La consigna de Londres es clara: hay que reabrir el acuerdo negociado durante dos años con Theresa May para suprimir la salvaguarda irlandesa. El mecanismo, que permitiría mantener abierta tras el Brexit la frontera entre Irlanda del Norte, parte del Reino Unido, y la República de Irlanda, miembro de la UE, sigue siendo el gran obstáculo que separa a ambas partes. Para Johnson, el llamado backstop atenta contra la soberanía británica, mientras que la UE lo considera imprescindible para evitar el regreso de una frontera física entre las dos Irlandas que pondría en peligro los acuerdos de paz del Viernes Santo.

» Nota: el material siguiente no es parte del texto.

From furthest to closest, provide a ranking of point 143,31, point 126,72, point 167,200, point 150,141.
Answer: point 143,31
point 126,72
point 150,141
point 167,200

El encuentro ha estado precedido esta semana por un intercambio en el que Tusk y Johnson evidenciaron sus desavenencias. El presidente del Consejo Europeo acusó al primer ministro británico de promover el regreso de una frontera dura en Irlanda. Pero Johnson recibió la crítica con condescendencia y señaló que pese a la negatividad del mensaje de Tusk, está convencido de que la UE aceptará cambios en el plan para la frontera irlandesa. El premier británico basa su convicción en su experiencia sobre cómo negocian las instituciones comunitarias, una idea que se ha forjado en el tiempo pasado en Bruselas, primero como corresponsal en la capital del diario euroescéptico The Daily Telegraph y más recientemente como ministro británico de Exteriores. Sin embargo, la UE no parece compartir ese optimismo públicamente: "Los Estados miembros deben tomarse más en serio que antes el escenario de un no acuerdo", insisten fuentes comunitarias.

Triple desencuentro con Trump

El Brexit será un elemento colateral en la reunión del G7 en Biarritz. Los socios europeos no quieren que monopolice una agenda ya de por sí muy cargada en la que la UE se juega mucho. Los Veintisiete tratarán de lograr una desescalada de la tensión con Estados Unidos en el ámbito comercial planteando una disyuntiva a Donald Trump: continuar la vía de los aranceles o profundizar en una agenda positiva que ya ha tenido como resultado un aumento de las compras europeas de soja, carne libre de hormonas y gas licuado procedente de EE UU. "Las tensiones transatlánticas son contraproducentes, no interesan a ninguna de las partes", apuntaron fuentes comunitarias.

Las diferencias sobre el acuerdo nuclear con Irán, tras la salida de Washington del pacto, y el cambio climático, con EE UU fuera del Acuerdo de París, son las otras dos cuestiones que separan a la UE de su socio norteamericano y serán motivo de discusión. "Estamos convencidos de que todos tenemos el mismo objetivo, evitar que Irán sea una potencia nuclear", afirman, conciliadoras, fuentes europeas. Otro foco de problemas con la Casa Blanca que también estará sobre la mesa es la fiscalidad que la UE pretende implementar a las grandes tecnológicas estadounidenses, con Francia a la cabeza tras la aprobación de la llamada tasa Google. La prioridad es que se llegue a un acuerdo global para tasar a los gigantes digitales, pero la UE avisa de que si no se logra su intención es avanzar hacia un impuesto europeo, y en última instancia, si fracasa, serán los países los que decidan unilateralmente sobre los tributos.